# EXCERPT PROVIDED
★ ★ ★ ★
By 11 November 1941, Submarine Squadron 3 had been assigned to the 6th Fleet's Advance Force. That day, the 6th Fleet's commander, Vice Admiral Mitsumi Shimizu, held a meeting with the commanding officers of the submarines of the squadron aboard his flagship, the light cruiser , and his chief of staff briefed them on plans for Operation Z, the upcoming surprise attack on Pearl Harbor in Hawaii. The attack would begin the Pacific campaign and bring Japan and the United States into World War II.

As Japanese military forces began to deploy for the opening Japanese offensive of the war, I-68 departed Saeki Bay on the coast of Kyushu on 11 November 1941 in company with the submarines , I-69, I-70, I-71, I-72, and I-73 bound for Kwajalein Atoll, which she reached on 20 November 1941. Assigned to support Operation Z, I-68 got underway from Kwajalein on 23 November 1941 and set course for the Hawaiian Islands. While she was en route, she received the message "Climb Mount Niitaka 1208" (Niitakayama nobore 1208) from the Combined Fleet on 2 December 1941, indicating that war with the Allies would commence on 8 December 1941 Japan time, which was on 7 December 1941 on the other side of the International Date Line in Hawaii.
★ ★ ★ ★
# ENTRIES PROVIDED
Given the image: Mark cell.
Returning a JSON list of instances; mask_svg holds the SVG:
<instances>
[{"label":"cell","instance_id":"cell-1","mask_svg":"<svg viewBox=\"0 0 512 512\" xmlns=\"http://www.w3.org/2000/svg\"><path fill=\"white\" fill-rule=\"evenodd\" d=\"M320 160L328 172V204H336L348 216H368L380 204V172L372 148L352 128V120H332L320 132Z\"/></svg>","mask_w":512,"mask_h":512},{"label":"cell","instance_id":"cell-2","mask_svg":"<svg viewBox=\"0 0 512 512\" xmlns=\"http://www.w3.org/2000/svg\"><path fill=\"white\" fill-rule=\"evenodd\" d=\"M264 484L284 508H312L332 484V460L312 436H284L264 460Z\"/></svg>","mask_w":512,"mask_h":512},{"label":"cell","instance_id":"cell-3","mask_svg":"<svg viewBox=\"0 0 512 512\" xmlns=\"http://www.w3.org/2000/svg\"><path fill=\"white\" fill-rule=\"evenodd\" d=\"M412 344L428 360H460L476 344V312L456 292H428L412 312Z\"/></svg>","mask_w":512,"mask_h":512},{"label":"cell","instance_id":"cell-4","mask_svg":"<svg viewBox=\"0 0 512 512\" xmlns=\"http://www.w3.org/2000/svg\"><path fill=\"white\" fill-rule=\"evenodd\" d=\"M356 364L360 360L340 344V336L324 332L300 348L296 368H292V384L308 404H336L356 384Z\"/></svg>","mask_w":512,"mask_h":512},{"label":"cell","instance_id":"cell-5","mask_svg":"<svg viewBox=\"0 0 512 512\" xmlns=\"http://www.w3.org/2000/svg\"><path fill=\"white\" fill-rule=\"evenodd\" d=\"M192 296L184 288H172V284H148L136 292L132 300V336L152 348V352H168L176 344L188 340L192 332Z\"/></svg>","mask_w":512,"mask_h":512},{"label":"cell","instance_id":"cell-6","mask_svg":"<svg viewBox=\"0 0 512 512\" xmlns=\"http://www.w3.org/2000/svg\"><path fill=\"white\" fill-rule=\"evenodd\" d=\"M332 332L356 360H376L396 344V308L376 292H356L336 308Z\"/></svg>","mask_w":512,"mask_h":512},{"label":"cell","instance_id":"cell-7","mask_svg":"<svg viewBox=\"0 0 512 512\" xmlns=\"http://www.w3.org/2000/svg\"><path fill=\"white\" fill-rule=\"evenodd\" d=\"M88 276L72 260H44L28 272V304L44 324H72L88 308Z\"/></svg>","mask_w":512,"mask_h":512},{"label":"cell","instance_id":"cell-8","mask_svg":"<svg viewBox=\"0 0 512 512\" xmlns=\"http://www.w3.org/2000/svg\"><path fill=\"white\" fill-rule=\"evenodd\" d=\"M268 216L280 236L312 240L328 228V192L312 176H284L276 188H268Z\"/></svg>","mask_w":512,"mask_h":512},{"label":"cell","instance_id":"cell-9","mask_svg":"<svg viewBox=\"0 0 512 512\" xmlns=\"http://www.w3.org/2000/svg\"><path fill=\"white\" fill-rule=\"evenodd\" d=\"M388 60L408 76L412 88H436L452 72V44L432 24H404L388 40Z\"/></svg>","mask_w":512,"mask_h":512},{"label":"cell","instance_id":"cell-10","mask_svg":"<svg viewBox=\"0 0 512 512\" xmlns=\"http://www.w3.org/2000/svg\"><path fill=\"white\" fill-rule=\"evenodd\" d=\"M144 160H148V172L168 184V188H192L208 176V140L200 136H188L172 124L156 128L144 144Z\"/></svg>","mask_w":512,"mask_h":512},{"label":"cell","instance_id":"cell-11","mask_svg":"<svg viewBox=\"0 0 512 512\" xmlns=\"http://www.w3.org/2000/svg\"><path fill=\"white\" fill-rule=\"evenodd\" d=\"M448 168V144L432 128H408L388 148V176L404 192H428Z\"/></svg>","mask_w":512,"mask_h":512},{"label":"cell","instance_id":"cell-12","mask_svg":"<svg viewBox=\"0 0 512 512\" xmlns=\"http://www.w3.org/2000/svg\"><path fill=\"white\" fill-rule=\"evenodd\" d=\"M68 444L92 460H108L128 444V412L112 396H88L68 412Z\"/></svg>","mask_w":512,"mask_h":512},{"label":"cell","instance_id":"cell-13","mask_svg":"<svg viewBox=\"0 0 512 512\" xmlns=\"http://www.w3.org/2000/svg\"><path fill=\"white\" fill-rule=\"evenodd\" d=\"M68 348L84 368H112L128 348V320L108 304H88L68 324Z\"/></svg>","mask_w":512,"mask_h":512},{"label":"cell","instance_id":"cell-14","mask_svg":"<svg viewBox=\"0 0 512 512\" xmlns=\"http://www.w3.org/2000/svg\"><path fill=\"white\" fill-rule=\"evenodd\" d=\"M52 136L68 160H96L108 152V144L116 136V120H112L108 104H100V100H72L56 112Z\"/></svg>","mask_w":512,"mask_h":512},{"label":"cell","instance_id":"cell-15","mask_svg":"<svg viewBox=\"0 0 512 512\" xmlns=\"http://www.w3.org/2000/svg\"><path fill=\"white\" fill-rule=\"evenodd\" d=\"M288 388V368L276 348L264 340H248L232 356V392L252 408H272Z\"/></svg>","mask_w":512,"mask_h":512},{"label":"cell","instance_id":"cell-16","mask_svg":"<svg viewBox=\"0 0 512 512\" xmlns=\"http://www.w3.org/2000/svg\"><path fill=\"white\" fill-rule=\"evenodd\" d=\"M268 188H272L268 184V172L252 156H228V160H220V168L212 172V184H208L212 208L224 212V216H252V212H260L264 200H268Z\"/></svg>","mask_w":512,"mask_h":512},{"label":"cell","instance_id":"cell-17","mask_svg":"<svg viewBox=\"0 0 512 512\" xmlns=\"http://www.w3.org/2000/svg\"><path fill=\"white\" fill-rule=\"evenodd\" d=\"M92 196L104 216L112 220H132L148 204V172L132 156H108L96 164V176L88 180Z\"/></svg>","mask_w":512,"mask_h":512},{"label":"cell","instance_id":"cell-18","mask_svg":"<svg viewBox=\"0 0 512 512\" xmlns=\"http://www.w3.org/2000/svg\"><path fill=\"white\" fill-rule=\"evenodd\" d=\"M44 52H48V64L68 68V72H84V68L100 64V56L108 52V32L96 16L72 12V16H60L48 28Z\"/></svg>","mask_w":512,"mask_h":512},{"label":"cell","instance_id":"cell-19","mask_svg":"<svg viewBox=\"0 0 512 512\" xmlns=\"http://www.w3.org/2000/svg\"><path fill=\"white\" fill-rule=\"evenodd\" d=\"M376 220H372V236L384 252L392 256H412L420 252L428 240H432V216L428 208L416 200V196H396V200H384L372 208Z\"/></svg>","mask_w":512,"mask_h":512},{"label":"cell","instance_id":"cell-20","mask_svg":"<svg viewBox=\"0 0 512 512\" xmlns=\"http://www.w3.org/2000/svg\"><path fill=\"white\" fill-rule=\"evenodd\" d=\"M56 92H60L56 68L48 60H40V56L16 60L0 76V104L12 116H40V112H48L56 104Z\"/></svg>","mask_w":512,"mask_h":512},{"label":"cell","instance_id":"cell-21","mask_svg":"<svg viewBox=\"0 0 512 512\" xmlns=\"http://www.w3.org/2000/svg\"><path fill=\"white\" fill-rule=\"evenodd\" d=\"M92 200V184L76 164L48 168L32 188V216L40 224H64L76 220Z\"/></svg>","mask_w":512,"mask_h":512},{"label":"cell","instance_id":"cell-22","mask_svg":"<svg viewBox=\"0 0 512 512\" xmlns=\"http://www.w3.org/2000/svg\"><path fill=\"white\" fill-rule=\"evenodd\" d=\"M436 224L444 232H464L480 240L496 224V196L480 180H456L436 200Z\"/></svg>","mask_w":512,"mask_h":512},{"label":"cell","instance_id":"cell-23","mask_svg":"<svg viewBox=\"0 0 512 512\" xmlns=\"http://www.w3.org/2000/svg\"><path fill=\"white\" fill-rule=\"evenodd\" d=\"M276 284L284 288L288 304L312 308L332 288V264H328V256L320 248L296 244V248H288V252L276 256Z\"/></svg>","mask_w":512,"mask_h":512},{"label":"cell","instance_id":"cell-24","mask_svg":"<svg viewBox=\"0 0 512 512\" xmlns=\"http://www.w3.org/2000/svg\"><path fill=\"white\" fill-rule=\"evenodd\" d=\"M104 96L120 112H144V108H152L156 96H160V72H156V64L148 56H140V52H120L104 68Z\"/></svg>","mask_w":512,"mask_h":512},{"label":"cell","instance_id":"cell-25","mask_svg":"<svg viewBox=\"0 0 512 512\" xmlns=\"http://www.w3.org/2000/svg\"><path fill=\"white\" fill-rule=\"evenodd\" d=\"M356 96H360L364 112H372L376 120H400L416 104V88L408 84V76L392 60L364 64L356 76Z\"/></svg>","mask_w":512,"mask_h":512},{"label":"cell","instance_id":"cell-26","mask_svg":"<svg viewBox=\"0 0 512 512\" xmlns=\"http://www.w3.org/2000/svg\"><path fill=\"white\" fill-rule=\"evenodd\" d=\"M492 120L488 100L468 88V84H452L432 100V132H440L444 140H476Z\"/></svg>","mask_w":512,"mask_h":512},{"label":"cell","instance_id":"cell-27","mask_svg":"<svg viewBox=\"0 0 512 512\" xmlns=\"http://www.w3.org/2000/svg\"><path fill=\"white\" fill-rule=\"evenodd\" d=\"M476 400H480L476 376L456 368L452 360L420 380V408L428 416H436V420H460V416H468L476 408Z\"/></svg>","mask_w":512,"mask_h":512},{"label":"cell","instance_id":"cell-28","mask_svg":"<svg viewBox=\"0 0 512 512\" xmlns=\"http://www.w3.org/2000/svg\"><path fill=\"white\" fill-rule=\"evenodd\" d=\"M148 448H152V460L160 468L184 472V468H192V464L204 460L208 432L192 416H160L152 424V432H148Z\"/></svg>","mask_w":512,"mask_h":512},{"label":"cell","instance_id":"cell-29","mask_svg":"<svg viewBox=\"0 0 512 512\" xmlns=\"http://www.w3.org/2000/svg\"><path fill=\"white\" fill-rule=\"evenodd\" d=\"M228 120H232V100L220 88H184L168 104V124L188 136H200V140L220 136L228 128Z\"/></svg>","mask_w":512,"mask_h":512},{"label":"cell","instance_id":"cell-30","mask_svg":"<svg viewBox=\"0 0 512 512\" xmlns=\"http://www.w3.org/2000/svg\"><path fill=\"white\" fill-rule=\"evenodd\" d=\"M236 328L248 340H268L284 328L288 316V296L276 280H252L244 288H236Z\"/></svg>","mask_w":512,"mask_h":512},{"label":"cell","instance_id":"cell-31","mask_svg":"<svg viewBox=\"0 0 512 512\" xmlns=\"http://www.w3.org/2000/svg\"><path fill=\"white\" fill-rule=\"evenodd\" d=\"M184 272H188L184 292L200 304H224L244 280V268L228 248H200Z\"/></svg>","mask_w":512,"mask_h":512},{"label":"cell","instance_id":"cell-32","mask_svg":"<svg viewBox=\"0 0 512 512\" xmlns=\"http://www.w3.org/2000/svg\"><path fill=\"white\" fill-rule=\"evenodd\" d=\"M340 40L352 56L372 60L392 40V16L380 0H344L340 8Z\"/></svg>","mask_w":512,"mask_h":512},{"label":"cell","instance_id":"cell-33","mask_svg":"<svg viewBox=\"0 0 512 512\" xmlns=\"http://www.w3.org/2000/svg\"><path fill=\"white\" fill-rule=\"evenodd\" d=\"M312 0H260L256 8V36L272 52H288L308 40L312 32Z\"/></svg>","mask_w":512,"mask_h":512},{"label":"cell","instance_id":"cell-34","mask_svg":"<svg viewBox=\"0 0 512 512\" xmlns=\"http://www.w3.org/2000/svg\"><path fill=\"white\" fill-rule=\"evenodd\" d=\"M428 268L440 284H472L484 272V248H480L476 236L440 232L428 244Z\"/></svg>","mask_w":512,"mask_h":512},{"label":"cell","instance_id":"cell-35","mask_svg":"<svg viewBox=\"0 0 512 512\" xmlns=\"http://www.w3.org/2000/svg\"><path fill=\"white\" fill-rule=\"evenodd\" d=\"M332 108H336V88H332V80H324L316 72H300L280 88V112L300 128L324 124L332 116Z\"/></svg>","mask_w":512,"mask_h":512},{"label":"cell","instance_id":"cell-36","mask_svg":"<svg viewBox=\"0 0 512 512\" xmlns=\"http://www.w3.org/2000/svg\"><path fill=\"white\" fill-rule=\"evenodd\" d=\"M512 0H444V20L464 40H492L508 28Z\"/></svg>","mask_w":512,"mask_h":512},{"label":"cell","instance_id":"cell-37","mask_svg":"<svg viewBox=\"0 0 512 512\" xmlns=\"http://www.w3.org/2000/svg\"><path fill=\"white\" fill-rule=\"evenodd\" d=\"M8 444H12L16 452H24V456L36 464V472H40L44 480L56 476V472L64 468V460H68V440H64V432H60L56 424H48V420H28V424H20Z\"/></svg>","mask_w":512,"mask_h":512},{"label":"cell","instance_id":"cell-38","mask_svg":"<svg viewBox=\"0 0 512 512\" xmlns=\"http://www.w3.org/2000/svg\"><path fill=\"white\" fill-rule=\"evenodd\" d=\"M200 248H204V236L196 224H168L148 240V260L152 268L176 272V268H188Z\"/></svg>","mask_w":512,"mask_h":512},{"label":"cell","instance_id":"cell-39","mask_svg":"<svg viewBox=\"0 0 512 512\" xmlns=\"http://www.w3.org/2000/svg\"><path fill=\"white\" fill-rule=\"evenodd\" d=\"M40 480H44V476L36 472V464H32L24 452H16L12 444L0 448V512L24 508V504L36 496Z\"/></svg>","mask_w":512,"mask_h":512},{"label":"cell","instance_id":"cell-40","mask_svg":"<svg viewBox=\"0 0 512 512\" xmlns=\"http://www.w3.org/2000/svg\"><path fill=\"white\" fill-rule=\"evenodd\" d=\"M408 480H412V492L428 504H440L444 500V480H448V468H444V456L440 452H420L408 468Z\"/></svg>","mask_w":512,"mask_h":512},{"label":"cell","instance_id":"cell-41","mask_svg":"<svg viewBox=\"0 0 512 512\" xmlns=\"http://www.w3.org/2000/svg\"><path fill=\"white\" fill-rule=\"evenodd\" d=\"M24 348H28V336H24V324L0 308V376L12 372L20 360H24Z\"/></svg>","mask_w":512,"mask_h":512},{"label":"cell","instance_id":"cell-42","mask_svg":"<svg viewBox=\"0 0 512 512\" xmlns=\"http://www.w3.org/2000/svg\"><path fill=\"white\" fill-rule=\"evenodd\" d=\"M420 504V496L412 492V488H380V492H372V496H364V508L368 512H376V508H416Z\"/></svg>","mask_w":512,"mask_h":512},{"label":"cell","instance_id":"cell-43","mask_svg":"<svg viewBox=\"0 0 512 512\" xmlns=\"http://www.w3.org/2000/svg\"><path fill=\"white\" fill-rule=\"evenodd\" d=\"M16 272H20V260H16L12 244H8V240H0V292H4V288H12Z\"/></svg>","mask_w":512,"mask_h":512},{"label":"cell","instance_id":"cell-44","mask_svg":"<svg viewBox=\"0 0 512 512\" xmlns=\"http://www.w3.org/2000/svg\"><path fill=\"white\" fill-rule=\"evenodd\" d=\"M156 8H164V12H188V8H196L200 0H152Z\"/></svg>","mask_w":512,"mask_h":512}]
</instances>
★ ★ ★ ★
# WHAT YOU WILL DO
a) List every submarine that the excerpt on submarine I-68 identifies by an I-number designation.
b) Reproduce the excerpt on submarine I-68 word for word, starting at "By 11 November" and ending at "World War II.".

# ANSWER SET
a) I-68, I-69, I-70, I-71, I-72, I-73

b)
By 11 November 1941, Submarine Squadron 3 had been assigned to the 6th Fleet's Advance Force. That day, the 6th Fleet's commander, Vice Admiral Mitsumi Shimizu, held a meeting with the commanding officers of the submarines of the squadron aboard his flagship, the light cruiser , and his chief of staff briefed them on plans for Operation Z, the upcoming surprise attack on Pearl Harbor in Hawaii. The attack would begin the Pacific campaign and bring Japan and the United States into World War II.